The Labour group, who will pay the price for this latest piece of foolishness at the ballot box seem surprisingly sanguine about things, issuing a bland statement about finding the right people for the job. Perhaps they were distracted by a reshuffle that looked to everyone outside the bubble like an exercise in shifting the deckchairs around on the deck of the Titanic just as she steams into the ice field.
Very little has changed Janine Bridges and Alan Dutton have been cast into outer darkness and Olwen Hamer and Joy Garner have been welcomed back into the fold; Ruth Rosenau has been rewarded for a leadership ‘challenge’ that was really about going through the motions by retaining her seat. Quite what all this shifting and shuffling will do to improve the quality of governance on offer is debatable.
The huge debts generated by the CBD project are likely to be hung around the neck of every taxpayer in the city for years to come, like an avalanche it has gathered so much momentum it cannot be stopped. Something can and should be done to prevent another such white elephant can be allowed to trundle over the horizon.
In any system where one party has a virtual monopoly of power the end result will always be hubris and waste on the part of the leadership. If we are going to face a tidal wave of cuts that will make the hardships of the past few years seem tame then Stoke needs a real opposition in the council chamber.

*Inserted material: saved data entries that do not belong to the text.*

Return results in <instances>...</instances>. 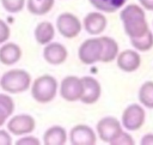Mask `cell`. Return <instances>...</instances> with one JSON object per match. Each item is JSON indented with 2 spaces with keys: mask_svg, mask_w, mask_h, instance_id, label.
<instances>
[{
  "mask_svg": "<svg viewBox=\"0 0 153 145\" xmlns=\"http://www.w3.org/2000/svg\"><path fill=\"white\" fill-rule=\"evenodd\" d=\"M120 18L123 24L124 32L129 38L140 37L149 30L148 23L146 20L145 11L139 5L135 4L124 5L121 8Z\"/></svg>",
  "mask_w": 153,
  "mask_h": 145,
  "instance_id": "cell-1",
  "label": "cell"
},
{
  "mask_svg": "<svg viewBox=\"0 0 153 145\" xmlns=\"http://www.w3.org/2000/svg\"><path fill=\"white\" fill-rule=\"evenodd\" d=\"M31 85V75L27 71L14 68L5 72L0 78V87L7 93H22Z\"/></svg>",
  "mask_w": 153,
  "mask_h": 145,
  "instance_id": "cell-2",
  "label": "cell"
},
{
  "mask_svg": "<svg viewBox=\"0 0 153 145\" xmlns=\"http://www.w3.org/2000/svg\"><path fill=\"white\" fill-rule=\"evenodd\" d=\"M31 96L32 98L38 103H49L51 102L56 95L59 84L56 78H54L50 74H43L39 75L31 83Z\"/></svg>",
  "mask_w": 153,
  "mask_h": 145,
  "instance_id": "cell-3",
  "label": "cell"
},
{
  "mask_svg": "<svg viewBox=\"0 0 153 145\" xmlns=\"http://www.w3.org/2000/svg\"><path fill=\"white\" fill-rule=\"evenodd\" d=\"M146 120V113L145 109L141 104L137 103H131L128 107H126V109L122 113V117H121V125L122 127H124V129L134 132V131H139Z\"/></svg>",
  "mask_w": 153,
  "mask_h": 145,
  "instance_id": "cell-4",
  "label": "cell"
},
{
  "mask_svg": "<svg viewBox=\"0 0 153 145\" xmlns=\"http://www.w3.org/2000/svg\"><path fill=\"white\" fill-rule=\"evenodd\" d=\"M56 28L59 34L65 38H74L80 34L82 25L75 14L71 12H63L56 19Z\"/></svg>",
  "mask_w": 153,
  "mask_h": 145,
  "instance_id": "cell-5",
  "label": "cell"
},
{
  "mask_svg": "<svg viewBox=\"0 0 153 145\" xmlns=\"http://www.w3.org/2000/svg\"><path fill=\"white\" fill-rule=\"evenodd\" d=\"M100 54L102 43L99 37H91L85 40L78 49L79 60L85 65H93L100 61Z\"/></svg>",
  "mask_w": 153,
  "mask_h": 145,
  "instance_id": "cell-6",
  "label": "cell"
},
{
  "mask_svg": "<svg viewBox=\"0 0 153 145\" xmlns=\"http://www.w3.org/2000/svg\"><path fill=\"white\" fill-rule=\"evenodd\" d=\"M82 95V81L76 75H67L60 83V96L67 102L79 101Z\"/></svg>",
  "mask_w": 153,
  "mask_h": 145,
  "instance_id": "cell-7",
  "label": "cell"
},
{
  "mask_svg": "<svg viewBox=\"0 0 153 145\" xmlns=\"http://www.w3.org/2000/svg\"><path fill=\"white\" fill-rule=\"evenodd\" d=\"M96 131L97 134L99 137V139L104 143L110 144L111 140L121 132L123 131V127L121 125V122L114 117V116H105L102 117L96 126Z\"/></svg>",
  "mask_w": 153,
  "mask_h": 145,
  "instance_id": "cell-8",
  "label": "cell"
},
{
  "mask_svg": "<svg viewBox=\"0 0 153 145\" xmlns=\"http://www.w3.org/2000/svg\"><path fill=\"white\" fill-rule=\"evenodd\" d=\"M36 128V121L33 116L29 114H18L12 116L7 121V131L14 135H25L33 132Z\"/></svg>",
  "mask_w": 153,
  "mask_h": 145,
  "instance_id": "cell-9",
  "label": "cell"
},
{
  "mask_svg": "<svg viewBox=\"0 0 153 145\" xmlns=\"http://www.w3.org/2000/svg\"><path fill=\"white\" fill-rule=\"evenodd\" d=\"M85 31L91 36H99L102 35L108 25V19L100 11H94L87 13L81 23Z\"/></svg>",
  "mask_w": 153,
  "mask_h": 145,
  "instance_id": "cell-10",
  "label": "cell"
},
{
  "mask_svg": "<svg viewBox=\"0 0 153 145\" xmlns=\"http://www.w3.org/2000/svg\"><path fill=\"white\" fill-rule=\"evenodd\" d=\"M72 145H94L97 143L96 132L87 125H75L69 131Z\"/></svg>",
  "mask_w": 153,
  "mask_h": 145,
  "instance_id": "cell-11",
  "label": "cell"
},
{
  "mask_svg": "<svg viewBox=\"0 0 153 145\" xmlns=\"http://www.w3.org/2000/svg\"><path fill=\"white\" fill-rule=\"evenodd\" d=\"M81 81H82V95L79 101H81L84 104L96 103L102 95V86L99 81L91 75L81 77Z\"/></svg>",
  "mask_w": 153,
  "mask_h": 145,
  "instance_id": "cell-12",
  "label": "cell"
},
{
  "mask_svg": "<svg viewBox=\"0 0 153 145\" xmlns=\"http://www.w3.org/2000/svg\"><path fill=\"white\" fill-rule=\"evenodd\" d=\"M43 58L49 65L59 66V65H62L67 60L68 50L63 44L59 42H49L44 46Z\"/></svg>",
  "mask_w": 153,
  "mask_h": 145,
  "instance_id": "cell-13",
  "label": "cell"
},
{
  "mask_svg": "<svg viewBox=\"0 0 153 145\" xmlns=\"http://www.w3.org/2000/svg\"><path fill=\"white\" fill-rule=\"evenodd\" d=\"M117 67L127 73L136 71L141 65V56L135 49H126L123 52H118L116 56Z\"/></svg>",
  "mask_w": 153,
  "mask_h": 145,
  "instance_id": "cell-14",
  "label": "cell"
},
{
  "mask_svg": "<svg viewBox=\"0 0 153 145\" xmlns=\"http://www.w3.org/2000/svg\"><path fill=\"white\" fill-rule=\"evenodd\" d=\"M22 58V48L14 42H5L0 47V62L6 66L17 64Z\"/></svg>",
  "mask_w": 153,
  "mask_h": 145,
  "instance_id": "cell-15",
  "label": "cell"
},
{
  "mask_svg": "<svg viewBox=\"0 0 153 145\" xmlns=\"http://www.w3.org/2000/svg\"><path fill=\"white\" fill-rule=\"evenodd\" d=\"M102 43V54H100V62H111L116 59L118 54V44L117 42L109 36H99Z\"/></svg>",
  "mask_w": 153,
  "mask_h": 145,
  "instance_id": "cell-16",
  "label": "cell"
},
{
  "mask_svg": "<svg viewBox=\"0 0 153 145\" xmlns=\"http://www.w3.org/2000/svg\"><path fill=\"white\" fill-rule=\"evenodd\" d=\"M33 36L38 44L45 46L47 43L53 41V38L55 36V28L50 22H47V20L41 22L36 25Z\"/></svg>",
  "mask_w": 153,
  "mask_h": 145,
  "instance_id": "cell-17",
  "label": "cell"
},
{
  "mask_svg": "<svg viewBox=\"0 0 153 145\" xmlns=\"http://www.w3.org/2000/svg\"><path fill=\"white\" fill-rule=\"evenodd\" d=\"M67 141V132L61 126H51L43 134V144L63 145Z\"/></svg>",
  "mask_w": 153,
  "mask_h": 145,
  "instance_id": "cell-18",
  "label": "cell"
},
{
  "mask_svg": "<svg viewBox=\"0 0 153 145\" xmlns=\"http://www.w3.org/2000/svg\"><path fill=\"white\" fill-rule=\"evenodd\" d=\"M128 0H88V2L103 13H114L121 10Z\"/></svg>",
  "mask_w": 153,
  "mask_h": 145,
  "instance_id": "cell-19",
  "label": "cell"
},
{
  "mask_svg": "<svg viewBox=\"0 0 153 145\" xmlns=\"http://www.w3.org/2000/svg\"><path fill=\"white\" fill-rule=\"evenodd\" d=\"M55 0H26V8L31 14L44 16L51 11Z\"/></svg>",
  "mask_w": 153,
  "mask_h": 145,
  "instance_id": "cell-20",
  "label": "cell"
},
{
  "mask_svg": "<svg viewBox=\"0 0 153 145\" xmlns=\"http://www.w3.org/2000/svg\"><path fill=\"white\" fill-rule=\"evenodd\" d=\"M14 101L7 93H0V127L5 125L7 119L14 111Z\"/></svg>",
  "mask_w": 153,
  "mask_h": 145,
  "instance_id": "cell-21",
  "label": "cell"
},
{
  "mask_svg": "<svg viewBox=\"0 0 153 145\" xmlns=\"http://www.w3.org/2000/svg\"><path fill=\"white\" fill-rule=\"evenodd\" d=\"M137 97L142 107L153 109V80H147L140 86Z\"/></svg>",
  "mask_w": 153,
  "mask_h": 145,
  "instance_id": "cell-22",
  "label": "cell"
},
{
  "mask_svg": "<svg viewBox=\"0 0 153 145\" xmlns=\"http://www.w3.org/2000/svg\"><path fill=\"white\" fill-rule=\"evenodd\" d=\"M130 43L133 48L137 52H148L153 48V32L148 30L146 34H143L140 37L130 38Z\"/></svg>",
  "mask_w": 153,
  "mask_h": 145,
  "instance_id": "cell-23",
  "label": "cell"
},
{
  "mask_svg": "<svg viewBox=\"0 0 153 145\" xmlns=\"http://www.w3.org/2000/svg\"><path fill=\"white\" fill-rule=\"evenodd\" d=\"M5 11L8 13H19L25 6V0H0Z\"/></svg>",
  "mask_w": 153,
  "mask_h": 145,
  "instance_id": "cell-24",
  "label": "cell"
},
{
  "mask_svg": "<svg viewBox=\"0 0 153 145\" xmlns=\"http://www.w3.org/2000/svg\"><path fill=\"white\" fill-rule=\"evenodd\" d=\"M110 144H111V145H134L135 141H134L133 137H131L129 133L121 131V132L111 140Z\"/></svg>",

One with the courage to hold every decision made by the cabinet and council officers up to forensic scrutiny and enough votes to throw a spanner in the works whenever necessary. If a dangerously complacent Labour Party is relaxed about the hiring of four extra senior managers just as hundreds of council workers are about to have their jobs put at risk then we need to ensure they have a dozen or so fewer councillors after the next election.